| Materials provided |
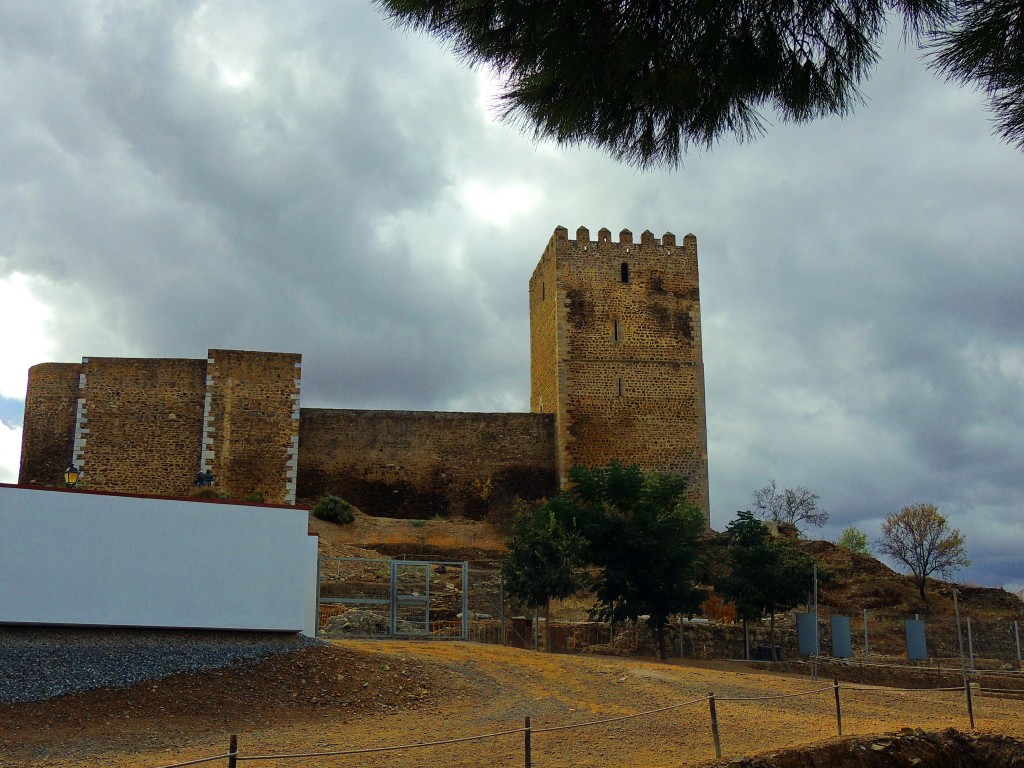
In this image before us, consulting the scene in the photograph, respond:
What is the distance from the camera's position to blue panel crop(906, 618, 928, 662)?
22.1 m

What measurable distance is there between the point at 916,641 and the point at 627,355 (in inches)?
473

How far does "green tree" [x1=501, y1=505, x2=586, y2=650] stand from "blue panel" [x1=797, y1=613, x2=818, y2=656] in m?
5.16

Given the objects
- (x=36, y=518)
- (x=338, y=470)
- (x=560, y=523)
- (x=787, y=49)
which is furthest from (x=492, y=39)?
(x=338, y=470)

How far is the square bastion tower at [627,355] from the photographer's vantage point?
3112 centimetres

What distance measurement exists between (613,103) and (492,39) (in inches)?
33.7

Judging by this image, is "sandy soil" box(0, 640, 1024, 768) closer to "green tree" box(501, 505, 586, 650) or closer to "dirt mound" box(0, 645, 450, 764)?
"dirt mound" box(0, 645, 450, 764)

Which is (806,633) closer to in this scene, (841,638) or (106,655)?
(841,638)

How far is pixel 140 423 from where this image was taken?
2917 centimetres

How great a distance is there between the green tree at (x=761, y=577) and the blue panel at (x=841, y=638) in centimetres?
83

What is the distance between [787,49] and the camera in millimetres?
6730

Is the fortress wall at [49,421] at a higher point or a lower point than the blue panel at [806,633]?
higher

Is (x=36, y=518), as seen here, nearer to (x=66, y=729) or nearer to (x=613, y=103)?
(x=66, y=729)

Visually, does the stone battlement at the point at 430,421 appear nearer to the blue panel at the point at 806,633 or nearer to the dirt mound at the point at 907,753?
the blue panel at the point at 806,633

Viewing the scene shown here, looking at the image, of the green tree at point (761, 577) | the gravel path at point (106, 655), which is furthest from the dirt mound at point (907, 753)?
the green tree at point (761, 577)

| Stated goal |
Reproduce the text of all the items above verbatim, leaving out the pictures.

| Answer for the task |
In this image before us, consulting the scene in the photograph, respond:
What is the distance from the camera's position to blue panel crop(906, 618, 928, 662)?
22.1 m

What measurable distance is there between the point at 916,641 and the point at 627,355 (in inches)?
473

How far does "green tree" [x1=501, y1=505, x2=586, y2=650] stand from "blue panel" [x1=797, y1=613, x2=818, y2=656] in m?
5.16

Given the objects
- (x=36, y=518)
- (x=338, y=470)
- (x=560, y=523)
- (x=787, y=49)
which is furthest from (x=492, y=39)?
(x=338, y=470)

How far is the square bastion tower at [627,355] from the photographer's vantage point?
3112 centimetres

What distance measurement exists between (613,103) and (492,39) (in inches)?
33.7

Judging by this image, is "sandy soil" box(0, 640, 1024, 768) closer to "green tree" box(501, 505, 586, 650) or closer to "dirt mound" box(0, 645, 450, 764)?
"dirt mound" box(0, 645, 450, 764)

Which is (806,633) closer to in this scene, (841,638) or (106,655)?
(841,638)

How far is pixel 140 423 from where this image was taken?
2917 centimetres

How great a distance is there between the green tree at (x=761, y=577) and the blue panel at (x=841, y=638) in centimetres?
83

What is the distance between [787,49] and the camera in millimetres?
6730

Is the fortress wall at [49,421] at a higher point or a lower point than the blue panel at [806,633]?
higher

Is (x=36, y=518), as seen here, nearer to (x=66, y=729) or nearer to (x=613, y=103)?
(x=66, y=729)

Visually, does the stone battlement at the point at 430,421 appear nearer to the blue panel at the point at 806,633 or nearer to the dirt mound at the point at 907,753?
the blue panel at the point at 806,633

Viewing the scene shown here, looking at the image, of the green tree at point (761, 577) | the gravel path at point (106, 655), which is furthest from the dirt mound at point (907, 753)?
the green tree at point (761, 577)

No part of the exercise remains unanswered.